About this exercise:
Where does the word "automated" show up in the data? Please find each such line and copy it.

Dataset entries:
-- Opening Marker --

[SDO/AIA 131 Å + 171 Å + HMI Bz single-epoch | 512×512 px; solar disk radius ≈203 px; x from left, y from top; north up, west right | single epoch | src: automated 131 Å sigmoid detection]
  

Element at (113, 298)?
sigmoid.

-- Closing Marker --
-- Opening Marker --

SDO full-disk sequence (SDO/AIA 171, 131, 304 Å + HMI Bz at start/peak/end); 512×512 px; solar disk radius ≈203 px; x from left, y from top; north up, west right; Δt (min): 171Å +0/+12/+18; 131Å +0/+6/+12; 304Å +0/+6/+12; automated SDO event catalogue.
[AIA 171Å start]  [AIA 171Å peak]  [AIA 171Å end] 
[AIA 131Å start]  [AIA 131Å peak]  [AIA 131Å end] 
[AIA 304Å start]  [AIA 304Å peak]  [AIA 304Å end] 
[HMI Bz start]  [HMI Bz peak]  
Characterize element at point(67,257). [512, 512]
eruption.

-- Closing Marker --
-- Opening Marker --

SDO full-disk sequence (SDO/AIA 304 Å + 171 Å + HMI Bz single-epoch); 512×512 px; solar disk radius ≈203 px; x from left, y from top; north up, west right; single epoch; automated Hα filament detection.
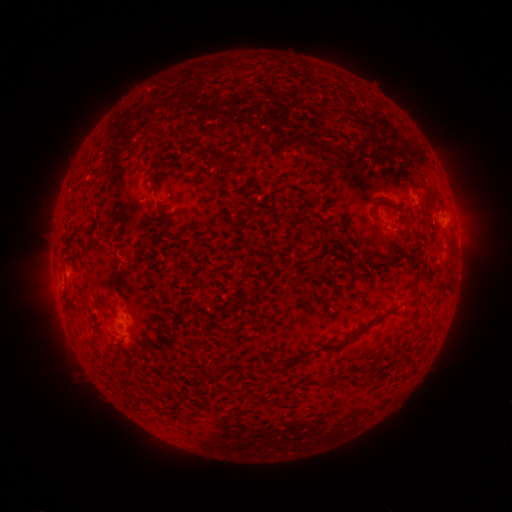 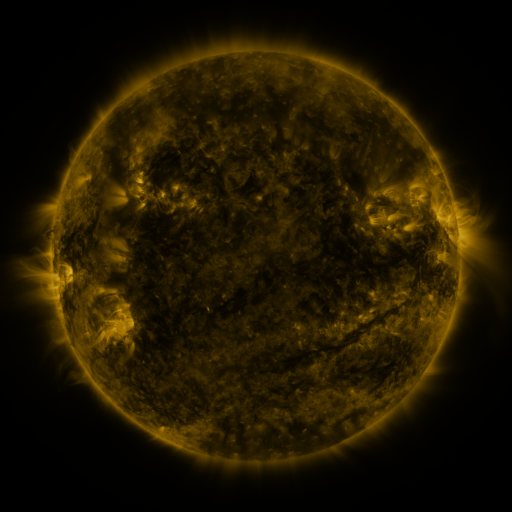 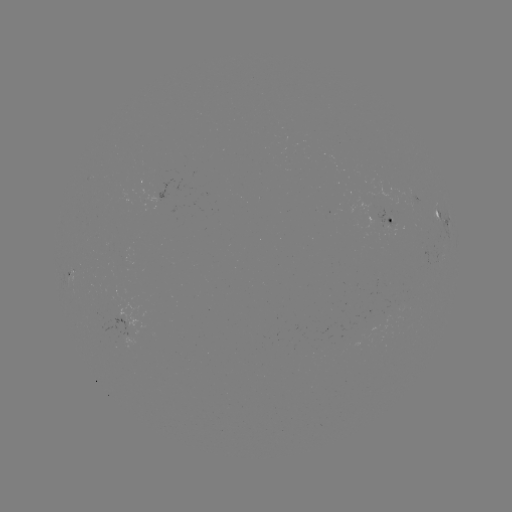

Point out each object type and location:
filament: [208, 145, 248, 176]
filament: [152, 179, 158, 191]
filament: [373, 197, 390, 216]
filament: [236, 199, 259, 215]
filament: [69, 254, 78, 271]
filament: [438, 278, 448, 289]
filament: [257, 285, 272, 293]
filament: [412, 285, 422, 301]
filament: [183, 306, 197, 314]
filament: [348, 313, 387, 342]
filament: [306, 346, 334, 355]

-- Closing Marker --

Your response:
[SDO/AIA 131 Å + 171 Å + HMI Bz single-epoch | 512×512 px; solar disk radius ≈203 px; x from left, y from top; north up, west right | single epoch | src: automated 131 Å sigmoid detection]
SDO full-disk sequence (SDO/AIA 171, 131, 304 Å + HMI Bz at start/peak/end); 512×512 px; solar disk radius ≈203 px; x from left, y from top; north up, west right; Δt (min): 171Å +0/+12/+18; 131Å +0/+6/+12; 304Å +0/+6/+12; automated SDO event catalogue.
SDO full-disk sequence (SDO/AIA 304 Å + 171 Å + HMI Bz single-epoch); 512×512 px; solar disk radius ≈203 px; x from left, y from top; north up, west right; single epoch; automated Hα filament detection.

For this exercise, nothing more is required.